Sekitar 3.000 keluarga dilaporkan meninggalkan desa Ashigashiya, Ngoshe dan Gava di sekitar wilayah pemerintah daerah Gwoza di Borno, timur laut Nigeria, ketika tentara Nigeria dalam operasi pembersihan melawan militan Boko Haram untuk membebaskan daerah tersebut pada hari Selasa.
Setibanya dari Maiduguri, ibu kota negara bagian Borno, Nuhu Diya yang merupakan salah satu dari 10.000 orang yang disandera oleh ‘Bayan Dutse’ mengatakan kepada DAILY POST bahwa ia menyaksikan pembunuhan 466 orang yang menolak masuk Islam, serta lebih dari 218 pernikahan korban tak berdosa pejuang Boko Haram yang mengambil paksa mereka sebagai istri.
Ia juga mengatakan bahwa lebih dari 192 orang telah meninggal karena penyakit yang berhubungan dengan kelaparan, dan menambahkan bahwa masih ada ribuan orang yang terjebak di poros ‘Bayan Dutse’ dan sangat membutuhkan bantuan.
Mengenai bagaimana dia bertahan hidup, dia mengatakan kepada koresponden kami bahwa setelah masuk Islam, sekitar 620 keluarga diizinkan untuk bergerak bebas. “Kami akan mencari makanan tidak seperti orang lain yang terjebak di Ashigashiya sebelum tentara Kamerun datang menyelamatkan mereka.”
Menceritakan cobaan beratnya, Diya berkata: “Kami lari ke Maiduguri, ketika para militan mengambil alih Gwoza dan mengubahnya menjadi Markas Besar Nasional (Khilafah), enam bulan setelah pemilu, pemerintah meminta kami pulang karena wilayah kami telah dibebaskan. Ketika kami akhirnya pulang ke rumah sekitar empat bulan yang lalu, kami tidak tahu bahwa kami telah masuk ke dalam perangkap. Awalnya kami juga mengira, kawasan itu benar-benar sudah dibebaskan hingga satu bulan setelah kami tiba.

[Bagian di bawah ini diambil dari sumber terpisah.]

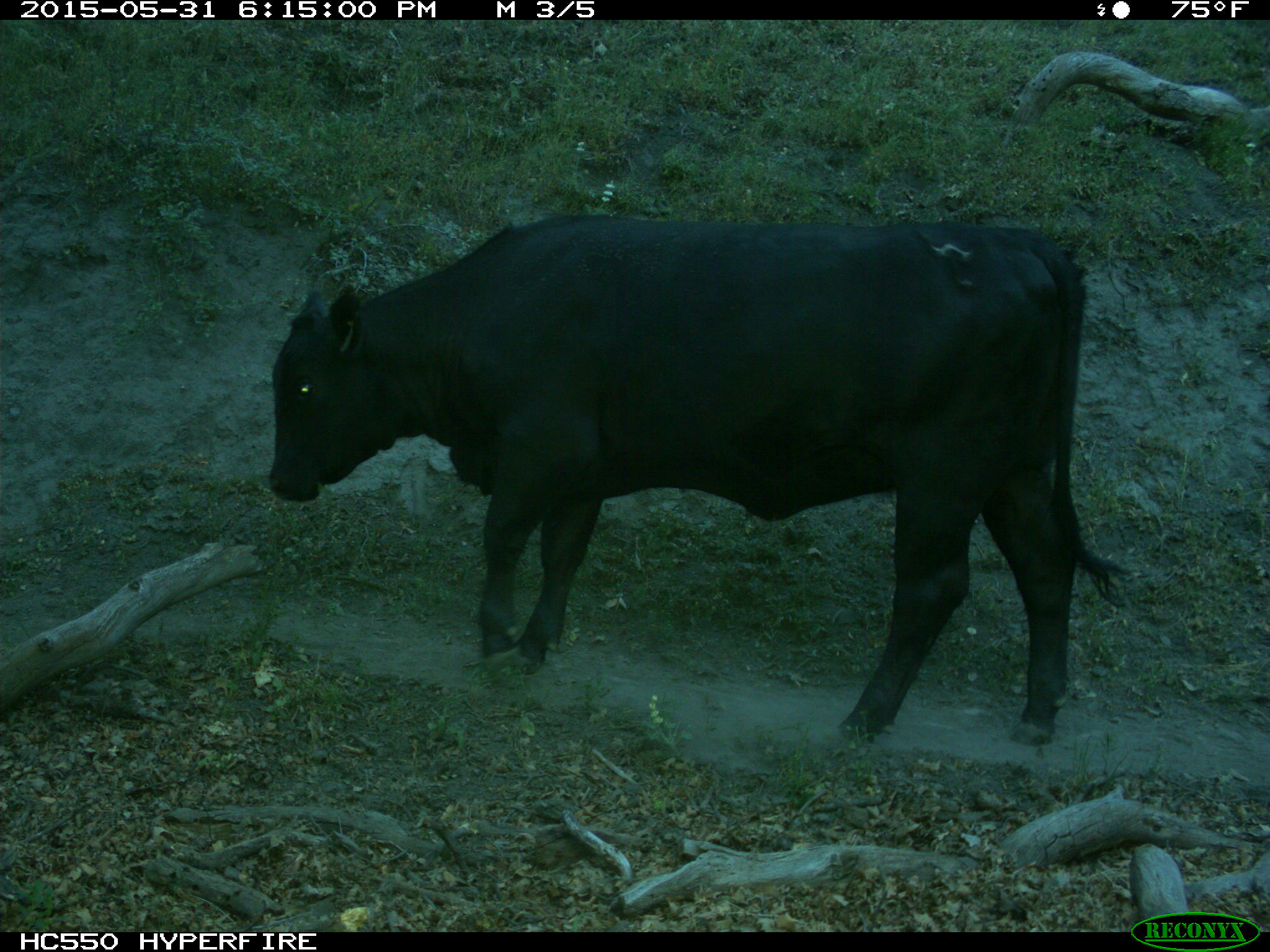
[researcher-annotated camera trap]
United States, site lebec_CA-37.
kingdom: Animalia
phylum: Chordata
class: Mammalia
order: Artiodactyla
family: Bovidae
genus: Bos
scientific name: Bos taurus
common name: domestic cow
Bos taurus (domestic cow).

“Boko Haram selalu berada di daerah pegunungan, dan suatu malam mereka turun dan mengejar tentara serta mengambil kendali. Mereka meminta orang-orang Kristen untuk pergi ke satu sisi dan Muslim ke sisi yang lain. Mereka bertanya kepada kami apakah kami ingin bertobat, dan beberapa dari kami menolak. Kami yang menerima pindah agama diminta untuk bergabung dengan Muslim lainnya dan sisanya, sekitar 466 orang jika kami hitung, ditembak dan dibunuh di depan mata kami.

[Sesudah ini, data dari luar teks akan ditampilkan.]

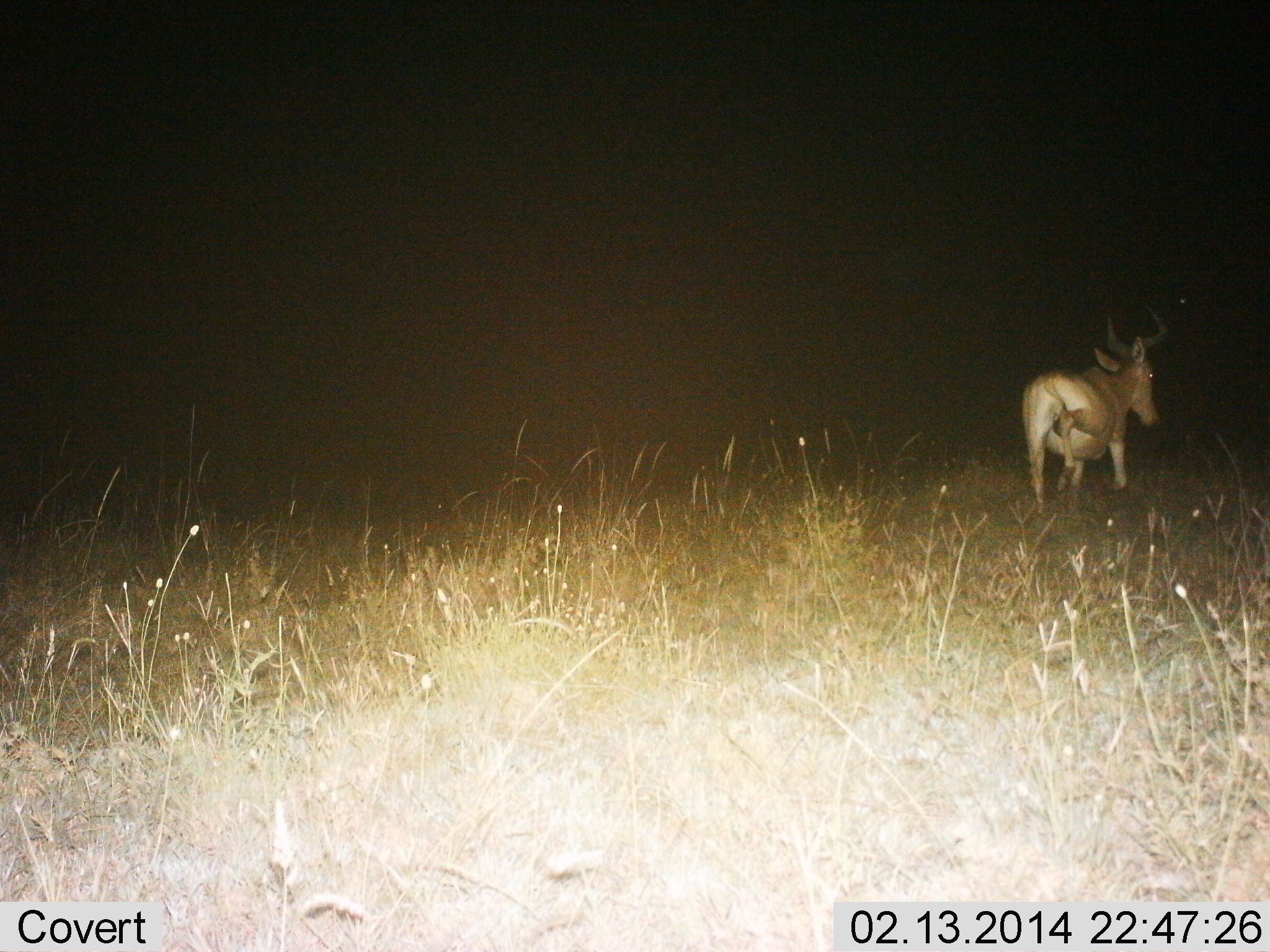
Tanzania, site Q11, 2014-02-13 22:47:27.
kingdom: Animalia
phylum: Chordata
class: Mammalia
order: Artiodactyla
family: Bovidae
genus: Alcelaphus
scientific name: Alcelaphus buselaphus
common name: hartebeest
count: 1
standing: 10%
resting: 0%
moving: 80%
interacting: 10%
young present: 0%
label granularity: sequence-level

“Mereka juga meminta gadis-gadis kami yang berusia antara 15 dan 30 tahun untuk menikahi mereka. Mereka yang menolak dibunuh, sedangkan mereka yang menerima mengambil laki-laki di antara mereka. Banyak warga kami yang masih terjebak di pegunungan dan tidak ada makanan.”
Ketika ditanya apakah dia masih menjadi seorang Muslim setelah pindah agama, dia berkata: “Saya tidak pernah menjadi seorang Muslim di hati saya. Saya tahu bahwa saya tidak pindah agama atas kemauan saya sendiri. Mereka yang menolak untuk bertobat ditembak mati di depan mata kami. Saya bisa saja dibunuh juga. Mungkin saya diberi kesempatan untuk bertobat.”
Berbicara tentang bagaimana ia melihat pertempuran yang sedang berlangsung di Timur Laut, ia berkata: “Saya kembali ke Maiduguri lagi karena penarikan pasukan militan setelah bertempur dengan tentara. Jika saya tetap di sana, saya tahu mereka akan kembali lagi. Selain itu, ada kelaparan dan orang terbunuh setiap hari. Saya rasa saya tidak bisa kembali ke Gwoza lagi setelah apa yang saya lihat dengan mata saya.”